Task prompt »
Edit the items below so that "millimetres" becomes "millimeters" wherever it occurs, and leave all other wording unchanged.

Source records »

--

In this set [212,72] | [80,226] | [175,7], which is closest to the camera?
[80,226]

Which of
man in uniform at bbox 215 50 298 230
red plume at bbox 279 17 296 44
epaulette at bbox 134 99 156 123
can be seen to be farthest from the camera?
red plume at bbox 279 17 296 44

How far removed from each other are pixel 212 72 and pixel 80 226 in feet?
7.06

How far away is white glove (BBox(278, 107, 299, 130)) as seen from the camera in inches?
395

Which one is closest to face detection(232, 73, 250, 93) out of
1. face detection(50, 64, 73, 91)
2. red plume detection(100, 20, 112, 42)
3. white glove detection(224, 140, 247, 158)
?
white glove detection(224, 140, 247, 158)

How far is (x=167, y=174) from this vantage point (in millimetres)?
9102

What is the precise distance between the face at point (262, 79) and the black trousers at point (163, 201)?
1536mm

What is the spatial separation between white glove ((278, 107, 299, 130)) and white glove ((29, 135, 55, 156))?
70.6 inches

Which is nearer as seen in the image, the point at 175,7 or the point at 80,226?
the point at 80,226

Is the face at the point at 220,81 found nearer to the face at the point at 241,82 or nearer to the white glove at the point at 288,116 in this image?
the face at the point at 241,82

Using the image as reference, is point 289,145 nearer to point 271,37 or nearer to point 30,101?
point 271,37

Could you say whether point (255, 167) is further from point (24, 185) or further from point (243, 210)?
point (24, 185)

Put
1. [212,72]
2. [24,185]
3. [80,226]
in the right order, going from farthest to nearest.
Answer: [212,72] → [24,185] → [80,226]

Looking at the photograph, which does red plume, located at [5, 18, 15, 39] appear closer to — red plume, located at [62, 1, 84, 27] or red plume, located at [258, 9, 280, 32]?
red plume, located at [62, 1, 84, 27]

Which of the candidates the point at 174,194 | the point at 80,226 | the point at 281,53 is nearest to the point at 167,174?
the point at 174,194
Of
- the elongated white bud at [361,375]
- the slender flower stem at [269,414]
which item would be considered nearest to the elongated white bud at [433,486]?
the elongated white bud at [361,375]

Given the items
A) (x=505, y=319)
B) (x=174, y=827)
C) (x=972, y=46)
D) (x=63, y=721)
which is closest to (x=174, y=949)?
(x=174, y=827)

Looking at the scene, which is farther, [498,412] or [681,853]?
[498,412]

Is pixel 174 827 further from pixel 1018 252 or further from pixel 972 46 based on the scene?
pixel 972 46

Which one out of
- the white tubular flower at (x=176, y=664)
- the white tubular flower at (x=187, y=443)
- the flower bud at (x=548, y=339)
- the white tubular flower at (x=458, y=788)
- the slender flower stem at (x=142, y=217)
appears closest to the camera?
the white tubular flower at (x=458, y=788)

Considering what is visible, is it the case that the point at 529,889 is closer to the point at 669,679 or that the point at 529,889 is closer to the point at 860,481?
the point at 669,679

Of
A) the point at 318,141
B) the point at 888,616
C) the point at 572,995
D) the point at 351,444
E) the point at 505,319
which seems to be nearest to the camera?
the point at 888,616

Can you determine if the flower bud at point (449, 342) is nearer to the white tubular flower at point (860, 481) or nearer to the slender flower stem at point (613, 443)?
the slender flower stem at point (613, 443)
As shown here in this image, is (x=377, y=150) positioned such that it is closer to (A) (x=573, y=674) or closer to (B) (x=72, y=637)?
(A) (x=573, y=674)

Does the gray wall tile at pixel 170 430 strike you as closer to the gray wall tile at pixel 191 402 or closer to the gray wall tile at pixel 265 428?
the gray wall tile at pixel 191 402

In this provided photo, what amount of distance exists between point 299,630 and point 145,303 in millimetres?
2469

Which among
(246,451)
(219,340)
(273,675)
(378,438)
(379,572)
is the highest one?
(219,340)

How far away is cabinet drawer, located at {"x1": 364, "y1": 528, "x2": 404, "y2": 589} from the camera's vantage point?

--

Complete output »
In this set [212,72] | [80,226] | [175,7], which is closest to the camera?
[80,226]

Which of
man in uniform at bbox 215 50 298 230
red plume at bbox 279 17 296 44
epaulette at bbox 134 99 156 123
can be seen to be farthest from the camera?
red plume at bbox 279 17 296 44

How far removed from each other are pixel 212 72 and pixel 80 226 in feet?
7.06

How far away is white glove (BBox(278, 107, 299, 130)) as seen from the camera in inches?
395

Which one is closest to face detection(232, 73, 250, 93) out of
1. face detection(50, 64, 73, 91)
2. red plume detection(100, 20, 112, 42)
3. white glove detection(224, 140, 247, 158)
?
white glove detection(224, 140, 247, 158)

How far is (x=167, y=174) from this vantage point (in millimeters)?
9102

What is the precise distance between the face at point (262, 79) and the black trousers at point (163, 201)?
1536mm

What is the spatial separation between white glove ((278, 107, 299, 130)) and white glove ((29, 135, 55, 156))?
70.6 inches

Which is nearer as seen in the image, the point at 175,7 or the point at 80,226?
the point at 80,226

Is the face at the point at 220,81 found nearer to the face at the point at 241,82 or nearer to the white glove at the point at 288,116 in this image?
the face at the point at 241,82

Using the image as reference, is point 289,145 nearer to point 271,37 or nearer to point 30,101?
point 271,37

Could you say whether point (255, 167) is further from point (24, 185) or further from point (243, 210)?
point (24, 185)

Put
1. [212,72]
2. [24,185]
3. [80,226]
in the right order, going from farthest to nearest.
Answer: [212,72] → [24,185] → [80,226]

Looking at the photograph, which does red plume, located at [5, 18, 15, 39] appear closer to — red plume, located at [62, 1, 84, 27] or red plume, located at [258, 9, 280, 32]?
red plume, located at [62, 1, 84, 27]

Which of the candidates the point at 174,194 | the point at 80,226 | the point at 281,53 is nearest to the point at 167,174?
the point at 174,194
Of
- the elongated white bud at [361,375]
- the slender flower stem at [269,414]
which item would be considered nearest to the elongated white bud at [433,486]?
the elongated white bud at [361,375]

Given the items
A) (x=505, y=319)
B) (x=174, y=827)
C) (x=972, y=46)
D) (x=63, y=721)
which is closest to (x=174, y=949)?
(x=174, y=827)

Looking at the scene, which is farther, [498,412] or [681,853]?
[498,412]

Is pixel 174 827 further from pixel 1018 252 or further from pixel 972 46 based on the scene?
pixel 972 46

Which one out of
- the white tubular flower at (x=176, y=664)
- the white tubular flower at (x=187, y=443)
- the flower bud at (x=548, y=339)
- the white tubular flower at (x=458, y=788)
- the slender flower stem at (x=142, y=217)
appears closest to the camera?
the white tubular flower at (x=458, y=788)

Considering what is visible, is it the case that the point at 529,889 is closer to the point at 669,679 or that the point at 529,889 is closer to the point at 860,481?
the point at 669,679

Of
A) the point at 318,141
B) the point at 888,616
C) the point at 572,995
D) the point at 351,444
E) the point at 505,319
which seems to be nearest to the camera?
the point at 888,616

Can you determine if the flower bud at point (449, 342) is nearer to the white tubular flower at point (860, 481) or nearer to the slender flower stem at point (613, 443)?
the slender flower stem at point (613, 443)
As shown here in this image, is (x=377, y=150) positioned such that it is closer to (A) (x=573, y=674) or closer to (B) (x=72, y=637)?
(A) (x=573, y=674)

Does the gray wall tile at pixel 170 430 strike you as closer to the gray wall tile at pixel 191 402 or closer to the gray wall tile at pixel 265 428?
the gray wall tile at pixel 191 402

In this provided photo, what amount of distance exists between point 299,630 and point 145,303 in millimeters?
2469

Which among
(246,451)
(219,340)
(273,675)
(378,438)
(379,572)
is the highest one?
(219,340)

How far away is cabinet drawer, located at {"x1": 364, "y1": 528, "x2": 404, "y2": 589} from the camera's vantage point?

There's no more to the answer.